ИП характеризуется гиперпродукцией зрелых клеток крови с преобладанием эритроидной и мегакариоцитарной линий и разной степени фиброзом костного мозга (КМ), что приводит к трансформации в постполицитемический миелофиброз (ППМФ). Кроме того, наблюдается развитие экстрамедуллярного кроветворения, особенно в селезенке и печени, наиболее выраженного в далеко зашедших стадиях заболевания и особенно при трансформации в ППМФ. При ИП отмечают тенденцию перехода в острый миелолейкоз, высокую частоту тромботических осложнений и, реже, кровотечений.

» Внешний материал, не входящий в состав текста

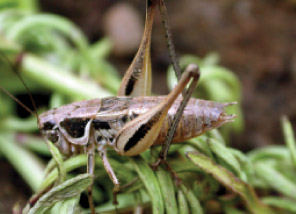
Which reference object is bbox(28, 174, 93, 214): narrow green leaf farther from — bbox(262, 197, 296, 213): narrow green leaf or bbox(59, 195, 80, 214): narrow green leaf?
bbox(262, 197, 296, 213): narrow green leaf

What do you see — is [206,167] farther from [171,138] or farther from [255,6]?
[255,6]

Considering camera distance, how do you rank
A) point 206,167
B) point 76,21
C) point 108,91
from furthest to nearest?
point 76,21, point 108,91, point 206,167

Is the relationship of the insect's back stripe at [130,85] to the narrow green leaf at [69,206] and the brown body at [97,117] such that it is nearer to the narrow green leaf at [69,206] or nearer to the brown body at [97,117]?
the brown body at [97,117]

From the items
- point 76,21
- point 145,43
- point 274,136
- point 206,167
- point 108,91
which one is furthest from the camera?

Уровень летальности у больных ИП в 1,6 и 3,3 раза выше, чем в популяции, сравнимой по возрасту, у пациентов моложе или старше 50 лет соответственно. Главными причинами смертности у них являлись сердечно-сосудистые осложнения (45% всех летальных исходов), гематологическая трансформация в ППМФ или острый миелолейкоз, солидные новообразования.

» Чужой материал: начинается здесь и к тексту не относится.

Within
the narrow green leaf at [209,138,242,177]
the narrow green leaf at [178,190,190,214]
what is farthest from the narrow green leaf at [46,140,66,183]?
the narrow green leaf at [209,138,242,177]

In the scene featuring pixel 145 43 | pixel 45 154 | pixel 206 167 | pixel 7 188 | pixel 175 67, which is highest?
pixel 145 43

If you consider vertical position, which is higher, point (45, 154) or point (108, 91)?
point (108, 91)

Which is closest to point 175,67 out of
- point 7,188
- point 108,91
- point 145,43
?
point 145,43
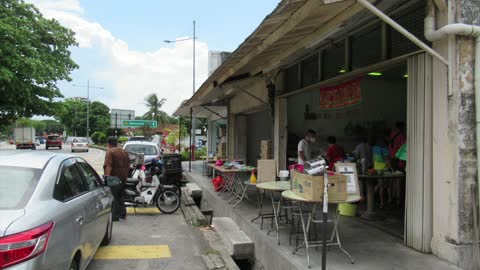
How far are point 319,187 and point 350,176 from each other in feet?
3.07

Данные о распространенности ИП неоднозначны, что связано с географической вариабельностью самого заболевания, неоднородностью используемых диагностических критериев и определенной сложностью дифференциальной диагностики синдрома эритроцитоза. По некоторым данным, частота ИП составляет 1,8 - 2,6 на 100 000 населения.

Этиология и патогенез . Этиология ИП, как и подобных МПН, остается неясной. В патогенезе ИП выделяют 2 ключевых аспекта: клональную природу заболевания и эритропоэтин-независимый эритроидный рост (т.е. повышенная чувствительность патологических эритроидных предшественников к эритропоэтину при его нормальном или даже пониженном уровне). При этом биологической чертой считают гиперчувствительность к цитокинам, таким как эритропоэтин, интерлейкин 3 и фактор стволовых клеток, что обеспечивает возможность клеткам-предшественницам эритроидного ряда пролиферировать и дифференцироваться при отсутствии эритропоэтина (так называемые эндогенные эритроидные колонии - ЭЭК). Наличие ЭЭК является одним из дополнительных критериев ВОЗ (2008), используемых в диагностике ИП.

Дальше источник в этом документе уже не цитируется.